El código de acceso a su corazón cambia todas las noches. A veces, la concha es dura como la piedra. Por mucho que pruebe con mil combinaciones en formas de caricias y palabras de apoyo, apenas consigo quedarme en las puertas de su misterio. Sin embargo, ¡me gusta tanto hacer crujir esa concha! Escuchar ese pequeño ruido que produce al desactivarse, ver los hoyuelos que se marcan en la comisura de sus labios y que parecen decir «¡Sopla!». El sistema de protección volando en dulces pedazos.

—¡Cómo domesticar a una centella, he ahí el manual que necesitaría! —le digo a Méliès.

—Un compendio de alquimia pura, querrás decir… ¡Ja, ja! Pero las centellas no se domestican, muchacho. ¿Te imaginarías a ti mismo tranquilamente apoltronado en tu casa con una centella enjaulada? Ardería y te quemaría con ella, ni siquiera podrías acércate a sus barrotes.

—No quiero meterla en una jaula, solo querría darle un poco más de confianza en sí misma.

—¡La alquimia pura es eso exactamente!

—Digamos que yo soñaba con un amor grande como la colina de Arthur’s Seat y me encuentro con una cadena de montañas que crece directamente bajo mis huesos.

—Tienes una suerte excepcional, ¿lo sabes? Poca gente se acerca a ese sentimiento.

—Tal vez, ¡pero ahora que ya lo he probado, no puedo pasar sin él! Y en cuanto ella se encierra, me quedo completamente vacío.

—Conténtate con aprovechar los momentos en los que todo eso te atraviesa. Yo también conocí a una centella, y puedo decirte que ese tipo de muchachas son como el tiempo en las montañas: ¡imprevisibles! Aunque Miss Acacia te quiera, no lograrás controlarla jamás.

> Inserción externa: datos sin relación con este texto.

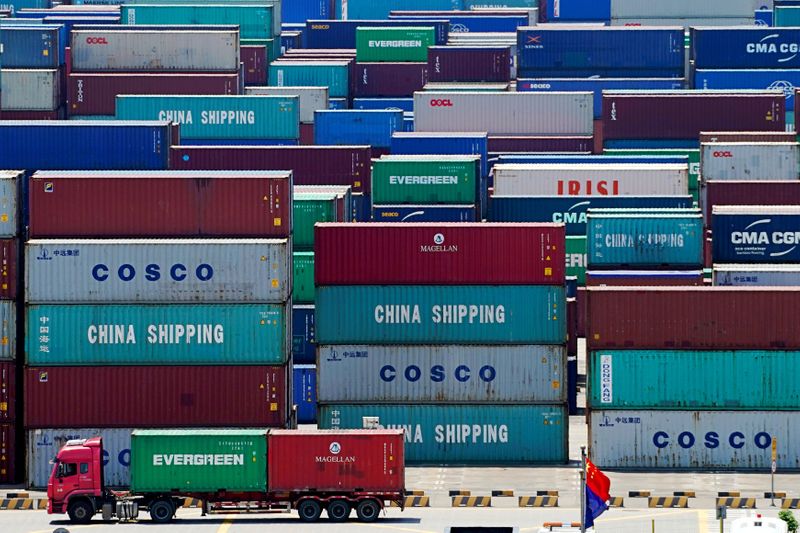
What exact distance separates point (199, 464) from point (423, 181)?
26.9 metres

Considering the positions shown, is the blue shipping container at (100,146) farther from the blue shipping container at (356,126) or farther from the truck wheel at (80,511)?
the blue shipping container at (356,126)

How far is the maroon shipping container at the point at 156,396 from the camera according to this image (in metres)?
67.9

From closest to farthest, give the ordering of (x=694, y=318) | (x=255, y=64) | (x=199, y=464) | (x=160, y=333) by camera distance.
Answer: (x=199, y=464), (x=160, y=333), (x=694, y=318), (x=255, y=64)

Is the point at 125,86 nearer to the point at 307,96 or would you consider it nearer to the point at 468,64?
the point at 307,96

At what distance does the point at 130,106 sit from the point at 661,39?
29.4 meters

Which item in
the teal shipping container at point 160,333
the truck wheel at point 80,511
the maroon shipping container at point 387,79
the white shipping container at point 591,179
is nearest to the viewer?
the truck wheel at point 80,511

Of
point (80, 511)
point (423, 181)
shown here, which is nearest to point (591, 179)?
point (423, 181)

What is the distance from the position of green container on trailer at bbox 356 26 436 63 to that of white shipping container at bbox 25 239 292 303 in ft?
161

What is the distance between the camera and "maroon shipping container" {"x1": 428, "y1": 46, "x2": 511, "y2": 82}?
112 m

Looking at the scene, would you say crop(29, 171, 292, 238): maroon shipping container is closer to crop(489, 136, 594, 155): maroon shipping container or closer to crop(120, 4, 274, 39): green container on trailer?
crop(489, 136, 594, 155): maroon shipping container

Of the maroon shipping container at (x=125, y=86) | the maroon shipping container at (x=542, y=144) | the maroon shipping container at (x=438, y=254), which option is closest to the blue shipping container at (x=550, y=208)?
the maroon shipping container at (x=542, y=144)

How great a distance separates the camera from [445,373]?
70.8m

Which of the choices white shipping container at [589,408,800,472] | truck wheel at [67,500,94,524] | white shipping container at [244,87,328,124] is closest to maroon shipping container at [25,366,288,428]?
truck wheel at [67,500,94,524]

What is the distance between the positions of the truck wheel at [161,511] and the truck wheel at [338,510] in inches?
179
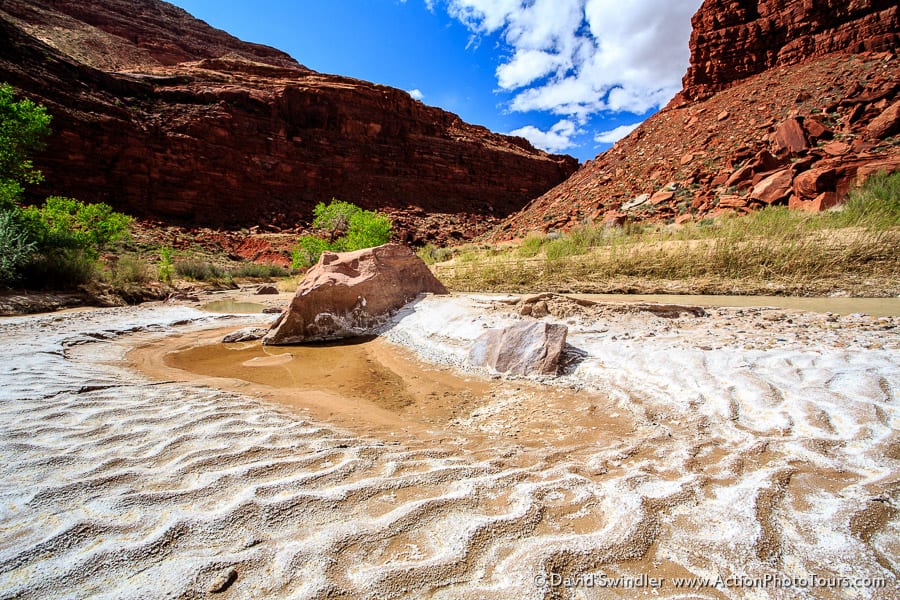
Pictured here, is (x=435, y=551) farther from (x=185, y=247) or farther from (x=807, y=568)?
(x=185, y=247)

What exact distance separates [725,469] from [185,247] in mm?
34854

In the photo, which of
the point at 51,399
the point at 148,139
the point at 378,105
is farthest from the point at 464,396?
the point at 378,105

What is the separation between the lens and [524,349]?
3.62 meters

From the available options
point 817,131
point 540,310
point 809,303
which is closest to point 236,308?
point 540,310

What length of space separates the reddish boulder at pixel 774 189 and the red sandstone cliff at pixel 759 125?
5 centimetres

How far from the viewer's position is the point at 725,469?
1722mm

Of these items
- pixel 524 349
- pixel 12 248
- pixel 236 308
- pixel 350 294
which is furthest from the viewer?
pixel 236 308

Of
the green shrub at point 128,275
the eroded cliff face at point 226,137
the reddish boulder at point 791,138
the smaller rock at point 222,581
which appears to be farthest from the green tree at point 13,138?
the reddish boulder at point 791,138

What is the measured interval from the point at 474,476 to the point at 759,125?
95.6 feet

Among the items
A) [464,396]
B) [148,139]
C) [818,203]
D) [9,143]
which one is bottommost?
[464,396]

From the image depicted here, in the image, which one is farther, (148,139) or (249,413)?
(148,139)

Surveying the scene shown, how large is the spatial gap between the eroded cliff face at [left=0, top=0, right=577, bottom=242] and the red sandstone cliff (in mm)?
17419

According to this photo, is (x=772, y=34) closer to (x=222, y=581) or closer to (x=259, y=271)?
(x=259, y=271)

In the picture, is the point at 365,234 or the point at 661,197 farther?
the point at 661,197
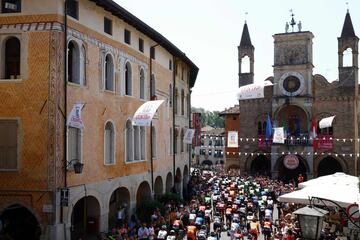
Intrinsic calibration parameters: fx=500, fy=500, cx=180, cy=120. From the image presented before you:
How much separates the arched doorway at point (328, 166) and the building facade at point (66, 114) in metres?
29.8

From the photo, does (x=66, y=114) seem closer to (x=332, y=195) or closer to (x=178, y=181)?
(x=332, y=195)

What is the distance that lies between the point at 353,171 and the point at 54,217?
3851 centimetres

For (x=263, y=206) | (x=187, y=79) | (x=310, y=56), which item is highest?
(x=310, y=56)

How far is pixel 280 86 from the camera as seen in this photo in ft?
173

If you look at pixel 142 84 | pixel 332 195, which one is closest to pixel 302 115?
pixel 142 84

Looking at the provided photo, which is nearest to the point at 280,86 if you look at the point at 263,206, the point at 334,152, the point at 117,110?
the point at 334,152

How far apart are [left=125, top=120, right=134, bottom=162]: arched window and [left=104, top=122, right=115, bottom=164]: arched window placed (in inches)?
75.0

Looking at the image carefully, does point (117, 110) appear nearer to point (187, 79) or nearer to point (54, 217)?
point (54, 217)

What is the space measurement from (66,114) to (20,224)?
569 centimetres

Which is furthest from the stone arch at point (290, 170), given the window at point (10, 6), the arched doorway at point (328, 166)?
the window at point (10, 6)

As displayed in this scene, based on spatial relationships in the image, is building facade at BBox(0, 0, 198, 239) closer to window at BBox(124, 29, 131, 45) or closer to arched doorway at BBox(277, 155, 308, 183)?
window at BBox(124, 29, 131, 45)

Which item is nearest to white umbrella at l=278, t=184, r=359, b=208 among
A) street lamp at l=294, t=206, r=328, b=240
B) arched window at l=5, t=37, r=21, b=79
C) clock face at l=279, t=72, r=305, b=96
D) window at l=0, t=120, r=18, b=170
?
street lamp at l=294, t=206, r=328, b=240

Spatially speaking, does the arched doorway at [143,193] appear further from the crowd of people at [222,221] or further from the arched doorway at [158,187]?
the arched doorway at [158,187]

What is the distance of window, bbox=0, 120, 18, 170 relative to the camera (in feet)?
62.0
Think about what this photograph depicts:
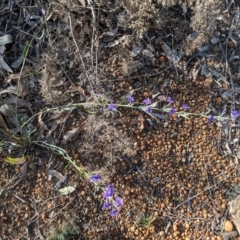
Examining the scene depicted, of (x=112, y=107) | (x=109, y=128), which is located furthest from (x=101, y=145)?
(x=112, y=107)

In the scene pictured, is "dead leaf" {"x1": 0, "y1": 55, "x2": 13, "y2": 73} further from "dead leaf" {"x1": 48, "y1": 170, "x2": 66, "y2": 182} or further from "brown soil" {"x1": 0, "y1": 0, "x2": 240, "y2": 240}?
"dead leaf" {"x1": 48, "y1": 170, "x2": 66, "y2": 182}

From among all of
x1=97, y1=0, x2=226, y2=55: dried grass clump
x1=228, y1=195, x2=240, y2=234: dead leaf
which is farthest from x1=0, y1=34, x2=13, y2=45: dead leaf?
x1=228, y1=195, x2=240, y2=234: dead leaf

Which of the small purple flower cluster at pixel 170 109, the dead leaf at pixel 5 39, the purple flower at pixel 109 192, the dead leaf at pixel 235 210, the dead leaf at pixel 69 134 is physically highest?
the dead leaf at pixel 5 39

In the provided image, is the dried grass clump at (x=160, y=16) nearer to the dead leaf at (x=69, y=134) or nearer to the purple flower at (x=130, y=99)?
the purple flower at (x=130, y=99)

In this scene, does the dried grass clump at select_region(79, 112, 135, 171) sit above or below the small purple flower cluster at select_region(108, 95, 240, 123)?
below

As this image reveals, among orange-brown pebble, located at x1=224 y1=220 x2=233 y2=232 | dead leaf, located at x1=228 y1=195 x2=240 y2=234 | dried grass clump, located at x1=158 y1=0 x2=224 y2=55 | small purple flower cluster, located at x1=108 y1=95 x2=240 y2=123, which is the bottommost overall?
orange-brown pebble, located at x1=224 y1=220 x2=233 y2=232

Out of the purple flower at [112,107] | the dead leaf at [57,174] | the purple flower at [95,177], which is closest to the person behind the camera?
the purple flower at [95,177]

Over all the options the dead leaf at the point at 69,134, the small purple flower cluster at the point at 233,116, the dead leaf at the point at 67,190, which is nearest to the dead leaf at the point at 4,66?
the dead leaf at the point at 69,134

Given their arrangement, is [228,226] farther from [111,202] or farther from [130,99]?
[130,99]
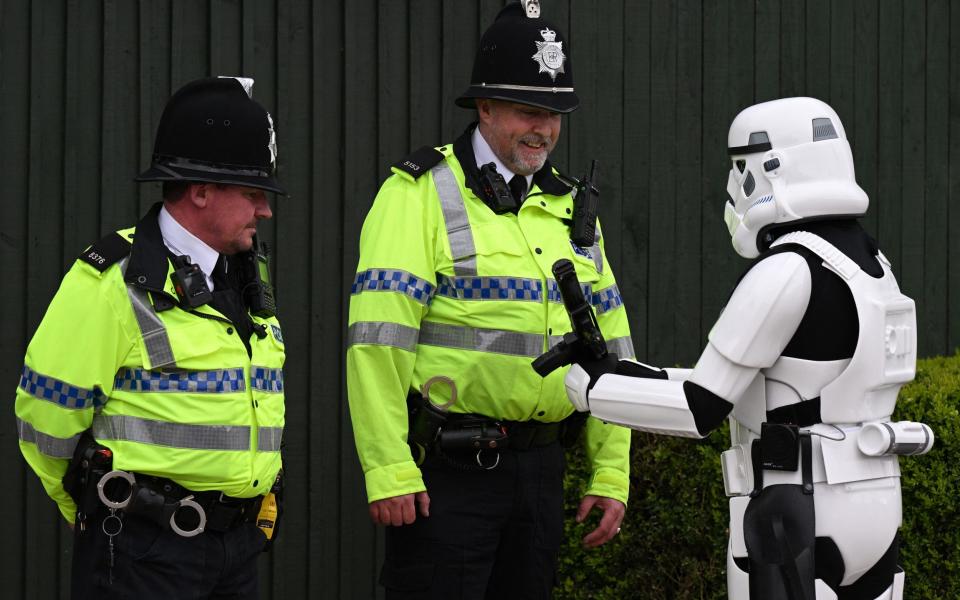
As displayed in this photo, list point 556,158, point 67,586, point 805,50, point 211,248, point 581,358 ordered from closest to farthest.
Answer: point 211,248 < point 581,358 < point 67,586 < point 556,158 < point 805,50

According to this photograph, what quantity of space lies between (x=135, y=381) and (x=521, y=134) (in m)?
1.64

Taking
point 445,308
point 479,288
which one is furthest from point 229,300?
point 479,288

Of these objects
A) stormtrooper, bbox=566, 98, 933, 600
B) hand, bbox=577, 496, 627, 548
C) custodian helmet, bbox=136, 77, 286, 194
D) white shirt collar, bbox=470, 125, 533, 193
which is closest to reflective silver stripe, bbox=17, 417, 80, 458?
custodian helmet, bbox=136, 77, 286, 194

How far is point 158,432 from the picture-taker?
12.3 feet

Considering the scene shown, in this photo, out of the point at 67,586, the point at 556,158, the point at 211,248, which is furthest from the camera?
the point at 556,158

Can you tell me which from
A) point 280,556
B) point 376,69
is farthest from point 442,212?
point 280,556

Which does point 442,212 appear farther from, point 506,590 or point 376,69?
point 376,69

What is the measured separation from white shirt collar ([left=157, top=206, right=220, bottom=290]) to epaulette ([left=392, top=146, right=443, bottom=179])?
0.86 m

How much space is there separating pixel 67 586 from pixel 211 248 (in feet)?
8.95

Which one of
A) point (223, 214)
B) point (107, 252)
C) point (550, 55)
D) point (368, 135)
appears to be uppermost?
point (550, 55)

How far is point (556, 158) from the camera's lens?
21.9ft

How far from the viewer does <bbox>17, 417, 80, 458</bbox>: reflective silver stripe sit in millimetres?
3777

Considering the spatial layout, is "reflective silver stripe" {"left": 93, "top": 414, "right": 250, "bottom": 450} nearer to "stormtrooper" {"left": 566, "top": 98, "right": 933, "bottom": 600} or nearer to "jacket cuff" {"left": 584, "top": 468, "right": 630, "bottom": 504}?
"stormtrooper" {"left": 566, "top": 98, "right": 933, "bottom": 600}

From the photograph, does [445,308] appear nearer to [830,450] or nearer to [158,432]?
[158,432]
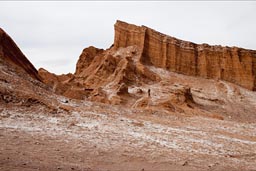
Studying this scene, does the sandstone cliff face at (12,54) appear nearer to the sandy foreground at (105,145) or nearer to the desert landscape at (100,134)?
the desert landscape at (100,134)

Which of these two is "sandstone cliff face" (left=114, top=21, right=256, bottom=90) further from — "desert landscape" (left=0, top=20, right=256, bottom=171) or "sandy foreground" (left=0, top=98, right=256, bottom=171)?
"sandy foreground" (left=0, top=98, right=256, bottom=171)

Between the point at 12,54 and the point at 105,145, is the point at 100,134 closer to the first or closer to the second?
the point at 105,145

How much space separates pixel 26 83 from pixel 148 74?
33901 millimetres

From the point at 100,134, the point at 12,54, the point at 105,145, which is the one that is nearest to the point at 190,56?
the point at 12,54

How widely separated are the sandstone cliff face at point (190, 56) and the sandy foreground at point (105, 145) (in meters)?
41.2

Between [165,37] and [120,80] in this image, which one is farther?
[165,37]

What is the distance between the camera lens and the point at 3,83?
16.0 m

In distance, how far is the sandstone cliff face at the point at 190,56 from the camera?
59.5 meters

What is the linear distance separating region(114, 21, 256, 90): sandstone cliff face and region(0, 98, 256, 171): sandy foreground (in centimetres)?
4118

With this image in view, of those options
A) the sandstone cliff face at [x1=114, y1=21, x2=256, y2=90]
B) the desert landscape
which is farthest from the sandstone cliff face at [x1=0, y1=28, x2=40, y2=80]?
the sandstone cliff face at [x1=114, y1=21, x2=256, y2=90]

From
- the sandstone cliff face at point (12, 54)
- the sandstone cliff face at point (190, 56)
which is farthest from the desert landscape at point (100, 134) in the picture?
the sandstone cliff face at point (190, 56)

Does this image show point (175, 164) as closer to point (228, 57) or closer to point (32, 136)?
point (32, 136)

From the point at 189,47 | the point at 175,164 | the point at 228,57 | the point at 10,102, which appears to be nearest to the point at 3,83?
the point at 10,102

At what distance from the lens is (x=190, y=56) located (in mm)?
63250
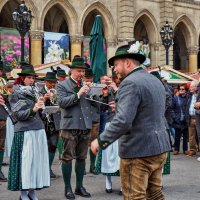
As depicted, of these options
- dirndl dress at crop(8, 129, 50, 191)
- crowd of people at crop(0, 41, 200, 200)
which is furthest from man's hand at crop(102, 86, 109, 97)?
dirndl dress at crop(8, 129, 50, 191)

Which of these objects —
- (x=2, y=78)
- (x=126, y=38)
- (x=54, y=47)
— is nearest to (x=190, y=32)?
(x=126, y=38)

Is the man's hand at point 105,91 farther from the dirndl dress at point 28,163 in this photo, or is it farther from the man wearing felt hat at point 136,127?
the man wearing felt hat at point 136,127

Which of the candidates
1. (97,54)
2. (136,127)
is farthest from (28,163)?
(97,54)

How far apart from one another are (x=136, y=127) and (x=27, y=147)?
2.35 meters

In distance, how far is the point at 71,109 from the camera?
20.6 ft

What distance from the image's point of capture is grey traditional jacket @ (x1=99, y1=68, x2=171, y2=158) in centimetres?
371

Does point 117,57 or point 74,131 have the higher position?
point 117,57

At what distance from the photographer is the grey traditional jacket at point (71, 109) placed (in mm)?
6188

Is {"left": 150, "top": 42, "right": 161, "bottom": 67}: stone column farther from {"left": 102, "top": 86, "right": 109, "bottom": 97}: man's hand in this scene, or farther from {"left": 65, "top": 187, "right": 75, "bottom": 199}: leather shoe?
{"left": 65, "top": 187, "right": 75, "bottom": 199}: leather shoe

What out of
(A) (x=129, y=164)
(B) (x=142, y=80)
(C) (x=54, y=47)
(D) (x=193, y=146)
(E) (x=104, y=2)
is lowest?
(D) (x=193, y=146)

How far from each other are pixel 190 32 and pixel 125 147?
2742 centimetres

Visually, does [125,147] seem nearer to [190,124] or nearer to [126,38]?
[190,124]

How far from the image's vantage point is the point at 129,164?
12.8 feet

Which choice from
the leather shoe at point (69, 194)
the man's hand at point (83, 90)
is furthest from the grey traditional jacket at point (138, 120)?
the leather shoe at point (69, 194)
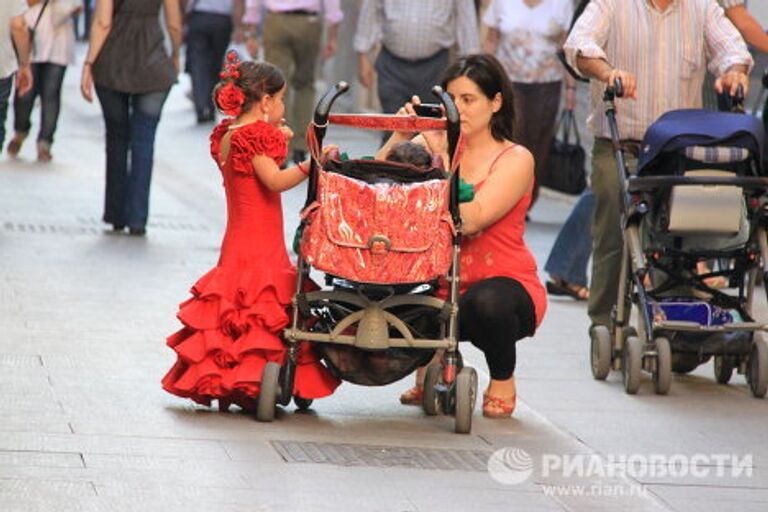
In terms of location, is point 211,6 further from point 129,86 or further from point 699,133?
point 699,133

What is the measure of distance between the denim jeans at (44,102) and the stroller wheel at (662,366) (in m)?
10.6

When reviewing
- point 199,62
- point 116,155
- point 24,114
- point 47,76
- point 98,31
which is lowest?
point 199,62

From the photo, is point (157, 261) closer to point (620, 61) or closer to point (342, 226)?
point (620, 61)

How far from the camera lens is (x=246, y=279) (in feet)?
27.0

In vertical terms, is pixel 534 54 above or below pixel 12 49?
below

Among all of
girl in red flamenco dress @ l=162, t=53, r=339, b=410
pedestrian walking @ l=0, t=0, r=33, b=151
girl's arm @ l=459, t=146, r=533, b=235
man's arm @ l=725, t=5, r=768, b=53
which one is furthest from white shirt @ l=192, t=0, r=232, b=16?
girl's arm @ l=459, t=146, r=533, b=235

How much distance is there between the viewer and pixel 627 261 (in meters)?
9.53

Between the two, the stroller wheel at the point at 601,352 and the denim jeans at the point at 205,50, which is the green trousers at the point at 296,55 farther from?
the stroller wheel at the point at 601,352

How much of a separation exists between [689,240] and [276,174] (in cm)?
216

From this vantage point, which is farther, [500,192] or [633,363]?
[633,363]

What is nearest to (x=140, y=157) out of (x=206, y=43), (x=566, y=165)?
(x=566, y=165)

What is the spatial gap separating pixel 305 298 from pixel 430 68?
739 cm

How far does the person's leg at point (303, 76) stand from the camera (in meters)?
19.3

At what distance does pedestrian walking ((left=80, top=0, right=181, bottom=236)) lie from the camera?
1386 cm
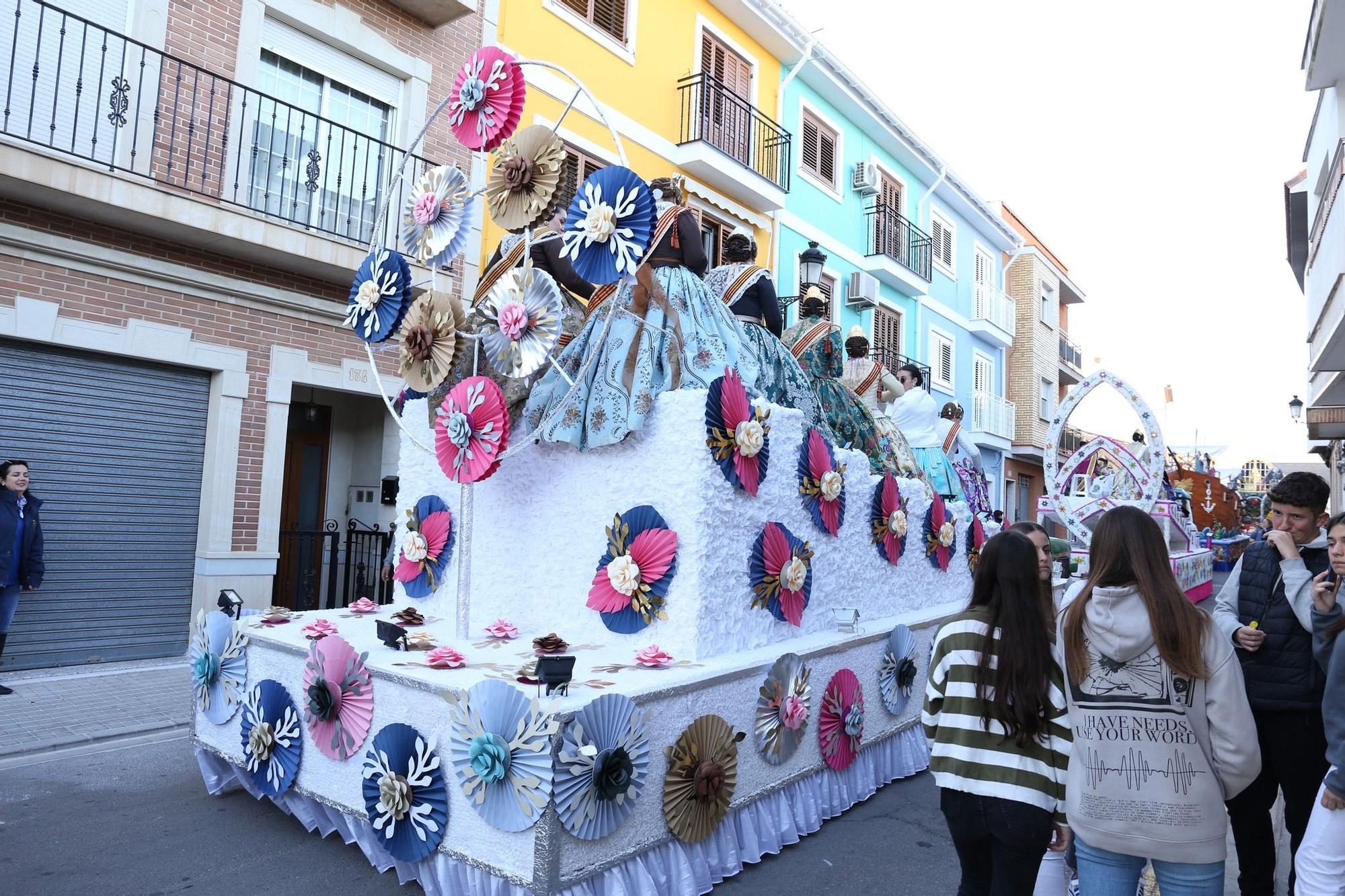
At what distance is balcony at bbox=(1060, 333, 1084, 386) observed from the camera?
29672mm

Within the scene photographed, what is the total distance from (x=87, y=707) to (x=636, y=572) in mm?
4656

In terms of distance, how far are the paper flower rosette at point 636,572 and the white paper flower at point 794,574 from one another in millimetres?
718

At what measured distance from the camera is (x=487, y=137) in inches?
152

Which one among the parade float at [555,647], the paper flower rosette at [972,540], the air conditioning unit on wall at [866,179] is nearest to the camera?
the parade float at [555,647]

Nos amamos en secreto. Somos jóvenes, apenas tenemos treinta años sumando la edad de los dos. Ella es la pequeña cantante famosa desde la infancia. Yo soy el extranjero que trabaja en el tren fantasma.

El Extraordinarium funciona como un pueblo; todo el mundo se conoce y los cotilleos van y vuelan. Los hay celosos, tiernos, moralistas, mezquinos, valientes e invasivos bienintencionados.

No me molesta tener que aguantar los rumores si con eso puedo besarla durante más tiempo. Miss Acacia, en cambio, no se siente tan cómoda y rechaza categóricamente la idea de que nuestro secreto puede conocerse.

Esta situación de semiclandestinidad nos iba muy bien al principio —nos creíamos piratas—, y la sensación mágica de escapar del mundo nos permitía mantenerlo.

Pero a medida que la gran sensación amorosa se confirma más allá del primer fogonazo, desembarca como un paquebote en una bañera. Entonces, uno empieza a necesitar espacio… Por mucho que uno se deleite con la luna, también necesita del sol.